(EXCERPTED TEXT Opens)
Ok its no longer Friday! but lets not allow dates to get in the way of a catchy name. Being an architectural photographer living in London there's never a short supply of wonderful buildings to shoot and such abundance has led to several hard-drives worth of images. Rather than adding them directly to my portfolio i'll begin to share some exclusively here adapting a theme where possible. So here's the first five with this weeks theme focusing on up-close geometries in architecture.
Located in the City of London, Make Architects' 5 Broadgate building, home to Swiss Bank UBS, is a giant aluminium-clad office building which looks like it has descended from outer-space. The facade features a series of intersecting windows which appear as cuts in its ultra-modern surface. The irregular detailing makes for great close-up compositions.
(EXCERPTED TEXT Closes)
* PARTS OF THE EXERCISE
- a) Summarize the architectural photography post in two sentences.
- b) Extend the architectural photography post from its last sentence.
The records are not required for any of this.
(INFORMATION SUPPLIED Opens)
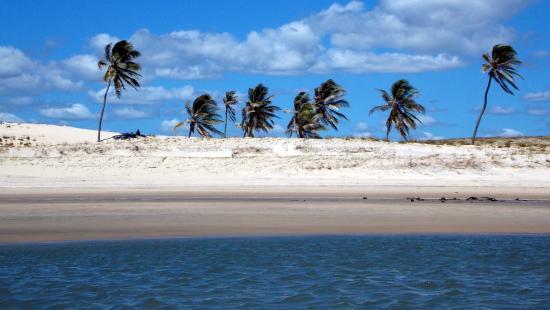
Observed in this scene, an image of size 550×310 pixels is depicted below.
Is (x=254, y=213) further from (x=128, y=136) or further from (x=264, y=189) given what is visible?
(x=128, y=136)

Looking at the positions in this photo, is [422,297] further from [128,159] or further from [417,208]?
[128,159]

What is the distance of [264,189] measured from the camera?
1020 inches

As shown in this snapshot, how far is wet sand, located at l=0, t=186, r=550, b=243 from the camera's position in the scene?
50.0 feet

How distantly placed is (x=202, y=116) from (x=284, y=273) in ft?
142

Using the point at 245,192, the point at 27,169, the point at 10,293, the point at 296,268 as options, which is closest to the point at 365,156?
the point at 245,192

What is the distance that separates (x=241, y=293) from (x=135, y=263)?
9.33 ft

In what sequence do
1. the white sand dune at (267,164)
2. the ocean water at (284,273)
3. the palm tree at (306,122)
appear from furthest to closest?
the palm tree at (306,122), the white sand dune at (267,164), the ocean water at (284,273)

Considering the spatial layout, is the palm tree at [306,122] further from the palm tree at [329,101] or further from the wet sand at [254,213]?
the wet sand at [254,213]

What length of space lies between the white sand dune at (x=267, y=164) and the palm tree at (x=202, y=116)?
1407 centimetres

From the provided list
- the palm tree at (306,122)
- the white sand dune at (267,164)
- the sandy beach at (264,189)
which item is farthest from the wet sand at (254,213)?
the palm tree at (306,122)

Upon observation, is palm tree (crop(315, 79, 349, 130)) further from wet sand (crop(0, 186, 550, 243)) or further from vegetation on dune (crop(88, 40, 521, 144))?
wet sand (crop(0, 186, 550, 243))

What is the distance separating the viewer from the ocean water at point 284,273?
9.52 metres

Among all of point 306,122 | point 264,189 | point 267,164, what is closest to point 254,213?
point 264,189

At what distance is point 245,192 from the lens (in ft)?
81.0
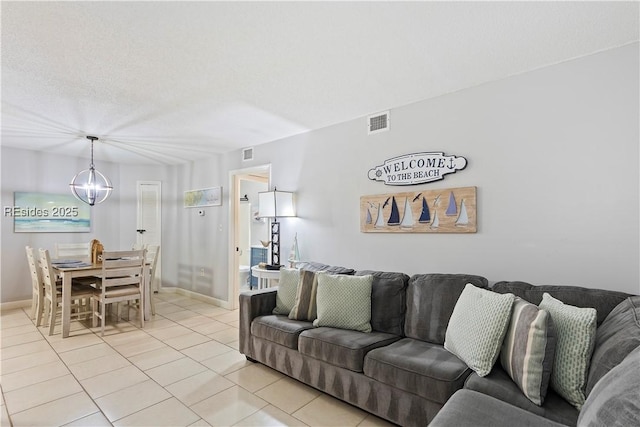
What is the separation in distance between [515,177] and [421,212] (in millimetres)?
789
(INFORMATION SUPPLIED Closes)
(INFORMATION SUPPLIED Opens)
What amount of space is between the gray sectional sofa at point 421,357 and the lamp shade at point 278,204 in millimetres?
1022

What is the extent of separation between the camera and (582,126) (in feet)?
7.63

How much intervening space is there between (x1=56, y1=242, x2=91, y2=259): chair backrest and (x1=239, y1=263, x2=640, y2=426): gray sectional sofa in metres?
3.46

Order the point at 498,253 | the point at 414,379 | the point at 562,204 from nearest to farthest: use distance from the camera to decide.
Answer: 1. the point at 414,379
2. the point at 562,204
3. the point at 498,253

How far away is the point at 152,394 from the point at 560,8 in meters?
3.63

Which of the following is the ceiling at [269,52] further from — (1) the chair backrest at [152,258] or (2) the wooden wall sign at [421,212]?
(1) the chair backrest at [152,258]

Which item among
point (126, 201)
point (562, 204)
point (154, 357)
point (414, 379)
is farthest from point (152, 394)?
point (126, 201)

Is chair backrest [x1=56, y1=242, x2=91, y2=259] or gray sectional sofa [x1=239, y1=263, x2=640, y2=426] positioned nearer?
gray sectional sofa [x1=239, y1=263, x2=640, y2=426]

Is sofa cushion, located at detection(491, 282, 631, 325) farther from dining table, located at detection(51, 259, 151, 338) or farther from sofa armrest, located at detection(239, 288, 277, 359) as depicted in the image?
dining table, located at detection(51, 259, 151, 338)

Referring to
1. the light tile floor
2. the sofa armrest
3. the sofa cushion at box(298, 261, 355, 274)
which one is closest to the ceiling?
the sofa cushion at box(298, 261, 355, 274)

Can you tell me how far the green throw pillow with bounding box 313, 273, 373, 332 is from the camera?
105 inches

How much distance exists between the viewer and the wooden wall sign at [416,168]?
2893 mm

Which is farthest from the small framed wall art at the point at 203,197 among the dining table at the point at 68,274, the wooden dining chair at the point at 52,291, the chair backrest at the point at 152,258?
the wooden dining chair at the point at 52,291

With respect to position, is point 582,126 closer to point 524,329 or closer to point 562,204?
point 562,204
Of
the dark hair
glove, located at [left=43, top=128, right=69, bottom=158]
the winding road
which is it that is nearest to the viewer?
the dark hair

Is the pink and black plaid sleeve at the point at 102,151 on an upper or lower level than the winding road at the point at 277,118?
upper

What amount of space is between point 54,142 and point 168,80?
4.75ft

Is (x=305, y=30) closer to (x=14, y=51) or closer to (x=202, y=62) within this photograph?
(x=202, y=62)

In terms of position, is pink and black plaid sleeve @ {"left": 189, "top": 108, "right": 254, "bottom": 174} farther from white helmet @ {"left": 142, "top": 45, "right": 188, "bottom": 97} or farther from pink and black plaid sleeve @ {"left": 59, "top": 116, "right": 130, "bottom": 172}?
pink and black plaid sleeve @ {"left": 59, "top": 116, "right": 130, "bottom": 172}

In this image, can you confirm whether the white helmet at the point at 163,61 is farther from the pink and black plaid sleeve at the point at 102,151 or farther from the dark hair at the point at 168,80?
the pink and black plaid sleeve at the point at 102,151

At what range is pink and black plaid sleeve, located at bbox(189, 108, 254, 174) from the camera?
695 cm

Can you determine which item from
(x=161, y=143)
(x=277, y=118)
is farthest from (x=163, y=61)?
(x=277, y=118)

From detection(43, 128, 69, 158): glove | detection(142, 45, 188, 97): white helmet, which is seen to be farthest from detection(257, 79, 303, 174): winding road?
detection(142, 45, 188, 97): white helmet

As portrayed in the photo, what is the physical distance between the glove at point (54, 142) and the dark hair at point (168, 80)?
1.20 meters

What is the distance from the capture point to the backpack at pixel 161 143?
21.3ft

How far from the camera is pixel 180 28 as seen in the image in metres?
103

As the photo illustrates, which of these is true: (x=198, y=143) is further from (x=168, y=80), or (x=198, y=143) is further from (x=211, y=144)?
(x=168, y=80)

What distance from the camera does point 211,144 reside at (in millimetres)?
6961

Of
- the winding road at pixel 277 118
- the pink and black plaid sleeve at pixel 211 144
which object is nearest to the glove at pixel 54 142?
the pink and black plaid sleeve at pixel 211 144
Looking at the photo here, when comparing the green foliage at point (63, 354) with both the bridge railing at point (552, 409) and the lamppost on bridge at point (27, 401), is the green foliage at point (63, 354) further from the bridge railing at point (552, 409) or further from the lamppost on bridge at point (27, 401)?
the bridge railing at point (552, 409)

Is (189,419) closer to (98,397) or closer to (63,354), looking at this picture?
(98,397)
(INFORMATION SUPPLIED Closes)
(INFORMATION SUPPLIED Opens)
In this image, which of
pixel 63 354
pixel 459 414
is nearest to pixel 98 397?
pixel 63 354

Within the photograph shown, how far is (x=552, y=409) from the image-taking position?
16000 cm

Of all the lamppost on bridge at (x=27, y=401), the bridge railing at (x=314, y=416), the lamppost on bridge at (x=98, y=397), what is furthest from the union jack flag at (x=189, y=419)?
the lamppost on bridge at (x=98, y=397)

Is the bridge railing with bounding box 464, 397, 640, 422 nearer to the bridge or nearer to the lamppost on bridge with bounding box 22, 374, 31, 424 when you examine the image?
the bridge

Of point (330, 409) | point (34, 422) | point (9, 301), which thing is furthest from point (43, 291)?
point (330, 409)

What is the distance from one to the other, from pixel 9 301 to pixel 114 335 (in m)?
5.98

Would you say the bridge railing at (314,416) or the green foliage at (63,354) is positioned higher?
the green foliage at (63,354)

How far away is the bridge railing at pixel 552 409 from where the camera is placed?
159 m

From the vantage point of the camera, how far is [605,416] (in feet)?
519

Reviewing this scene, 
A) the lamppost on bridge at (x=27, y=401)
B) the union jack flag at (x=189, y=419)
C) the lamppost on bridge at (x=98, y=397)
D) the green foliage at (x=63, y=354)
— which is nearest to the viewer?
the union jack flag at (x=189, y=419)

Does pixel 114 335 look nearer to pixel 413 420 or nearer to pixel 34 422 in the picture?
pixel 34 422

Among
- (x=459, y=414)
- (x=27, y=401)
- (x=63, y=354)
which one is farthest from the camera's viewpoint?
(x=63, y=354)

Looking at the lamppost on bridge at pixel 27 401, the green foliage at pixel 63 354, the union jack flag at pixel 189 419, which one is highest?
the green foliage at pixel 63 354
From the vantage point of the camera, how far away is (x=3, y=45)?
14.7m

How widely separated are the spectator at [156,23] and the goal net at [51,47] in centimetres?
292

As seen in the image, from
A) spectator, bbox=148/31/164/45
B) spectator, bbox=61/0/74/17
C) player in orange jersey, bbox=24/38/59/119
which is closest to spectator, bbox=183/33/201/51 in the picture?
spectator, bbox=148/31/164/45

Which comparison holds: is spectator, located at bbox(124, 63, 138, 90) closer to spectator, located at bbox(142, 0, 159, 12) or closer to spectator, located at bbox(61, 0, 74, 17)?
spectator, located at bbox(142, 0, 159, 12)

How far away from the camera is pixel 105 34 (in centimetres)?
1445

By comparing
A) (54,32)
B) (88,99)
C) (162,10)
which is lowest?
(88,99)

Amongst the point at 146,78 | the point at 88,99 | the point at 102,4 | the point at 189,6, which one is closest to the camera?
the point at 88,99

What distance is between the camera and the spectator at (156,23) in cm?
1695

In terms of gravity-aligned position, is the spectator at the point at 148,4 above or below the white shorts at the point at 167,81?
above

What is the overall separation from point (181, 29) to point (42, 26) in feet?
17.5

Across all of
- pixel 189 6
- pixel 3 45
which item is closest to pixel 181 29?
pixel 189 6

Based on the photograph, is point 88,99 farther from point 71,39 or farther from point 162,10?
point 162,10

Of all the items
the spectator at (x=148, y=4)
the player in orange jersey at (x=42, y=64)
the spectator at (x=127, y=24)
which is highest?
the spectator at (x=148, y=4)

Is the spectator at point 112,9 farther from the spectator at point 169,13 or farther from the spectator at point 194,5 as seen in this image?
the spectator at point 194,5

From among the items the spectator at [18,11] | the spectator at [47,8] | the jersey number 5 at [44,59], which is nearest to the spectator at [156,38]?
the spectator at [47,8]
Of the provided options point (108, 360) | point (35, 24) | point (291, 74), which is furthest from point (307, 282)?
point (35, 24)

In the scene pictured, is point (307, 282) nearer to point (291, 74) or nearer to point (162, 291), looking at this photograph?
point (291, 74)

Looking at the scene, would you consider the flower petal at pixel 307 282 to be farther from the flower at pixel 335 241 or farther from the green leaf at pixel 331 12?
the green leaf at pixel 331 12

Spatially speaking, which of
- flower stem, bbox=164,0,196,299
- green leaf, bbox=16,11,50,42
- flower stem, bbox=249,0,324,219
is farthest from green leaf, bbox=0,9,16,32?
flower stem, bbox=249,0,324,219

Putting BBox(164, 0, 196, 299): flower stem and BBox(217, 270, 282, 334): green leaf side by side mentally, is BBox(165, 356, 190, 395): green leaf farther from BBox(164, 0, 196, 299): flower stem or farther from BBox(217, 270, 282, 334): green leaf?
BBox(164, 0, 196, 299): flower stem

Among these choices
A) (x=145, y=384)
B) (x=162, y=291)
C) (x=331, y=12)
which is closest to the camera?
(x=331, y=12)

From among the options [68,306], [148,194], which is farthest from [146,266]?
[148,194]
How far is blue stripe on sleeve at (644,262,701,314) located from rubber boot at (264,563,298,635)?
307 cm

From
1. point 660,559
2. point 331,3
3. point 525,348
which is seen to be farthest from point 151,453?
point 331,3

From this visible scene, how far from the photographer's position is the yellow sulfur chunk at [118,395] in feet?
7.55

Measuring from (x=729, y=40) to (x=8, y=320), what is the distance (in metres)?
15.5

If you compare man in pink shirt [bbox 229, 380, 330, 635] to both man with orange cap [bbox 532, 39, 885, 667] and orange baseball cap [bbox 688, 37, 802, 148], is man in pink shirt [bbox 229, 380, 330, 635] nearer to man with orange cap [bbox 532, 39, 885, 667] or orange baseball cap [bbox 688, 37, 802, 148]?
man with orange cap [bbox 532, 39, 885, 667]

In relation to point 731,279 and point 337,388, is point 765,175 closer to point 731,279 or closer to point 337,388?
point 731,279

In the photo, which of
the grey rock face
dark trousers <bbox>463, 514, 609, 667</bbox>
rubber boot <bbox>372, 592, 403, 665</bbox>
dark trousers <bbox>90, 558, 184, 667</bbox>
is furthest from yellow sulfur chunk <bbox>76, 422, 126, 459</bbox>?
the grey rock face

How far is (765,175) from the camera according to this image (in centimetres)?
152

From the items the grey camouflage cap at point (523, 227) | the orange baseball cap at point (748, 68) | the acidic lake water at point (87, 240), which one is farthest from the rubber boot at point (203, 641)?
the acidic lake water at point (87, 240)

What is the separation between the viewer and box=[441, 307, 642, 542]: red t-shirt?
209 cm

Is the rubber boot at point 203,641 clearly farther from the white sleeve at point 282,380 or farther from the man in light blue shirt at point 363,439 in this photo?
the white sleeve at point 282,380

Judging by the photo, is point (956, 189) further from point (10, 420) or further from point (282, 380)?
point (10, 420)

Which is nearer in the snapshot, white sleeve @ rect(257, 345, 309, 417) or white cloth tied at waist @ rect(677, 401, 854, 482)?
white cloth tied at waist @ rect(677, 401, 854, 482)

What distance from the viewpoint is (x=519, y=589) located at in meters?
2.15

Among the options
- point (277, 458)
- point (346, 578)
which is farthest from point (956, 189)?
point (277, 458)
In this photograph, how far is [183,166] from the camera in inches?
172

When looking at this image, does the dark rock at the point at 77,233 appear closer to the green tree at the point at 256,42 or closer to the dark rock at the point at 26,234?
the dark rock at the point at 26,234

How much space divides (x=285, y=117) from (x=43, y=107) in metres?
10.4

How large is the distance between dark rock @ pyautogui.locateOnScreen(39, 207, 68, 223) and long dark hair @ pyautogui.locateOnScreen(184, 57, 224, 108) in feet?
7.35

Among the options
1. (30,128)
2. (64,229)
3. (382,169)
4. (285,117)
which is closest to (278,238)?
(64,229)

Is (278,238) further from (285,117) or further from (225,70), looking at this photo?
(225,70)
(INFORMATION SUPPLIED Closes)
* ANSWERS TO THE TASKS
- a) A London architectural photographer with several hard drives of building images plans to share some of them exclusively here rather than in a portfolio, grouping them by theme where possible and starting with five shots of up-close geometries in architecture. The first subject is Make Architects' 5 Broadgate in the City of London, an aluminum-clad office building that houses UBS and has intersecting windows that look like cuts in its ultra-modern surface and suit close-up compositions.

- b)
10 Upper Bank Street
This KPF Architects (Kohn Pedersen Fox Associates) designed tower in Canary Wharf inconspicuously blends in with the neighboring skyscrapers. What distinguishes it is the numerous white fins that run vertically down its facade 32-storey facade, up-close these can be contrasted with the lower glazed portion of the building as photographed here.
Injecting some colour into the already diverse, yet harmonious, architectural landscape of King's Cross is Duggan Morris Architects' R7 Handyside building. The building's metal-clad facade is composed of red and pink sections which contrast nicely breaking down the buildings large mass.
One Pancras Square
Another building forming part of the King's Cross masterplan is David Chipperfield's One Pancras Square. Its distinctive 396 cast iron columns recall traditional materials and structures and the woven patterns which adorn them are a "reminder of the site’s industrial past and a nod to Gottfried Semper’s theory about the role of weaving in the evolution of man-made structures." Here the structure is contrasted with some of the more traditional brick buildings which surround it.
The Francis Crick Institute
Staying in King's Cross here we have HOK Architects' Francis Crick Institute, home to one of Europe’s largest biomedical research centers. The building viewed from above is shaped like a giant X shaped chromosome. Here the fins stretching across the glass portion of the facade create some wonderful patterns when isolated from the rest of the building.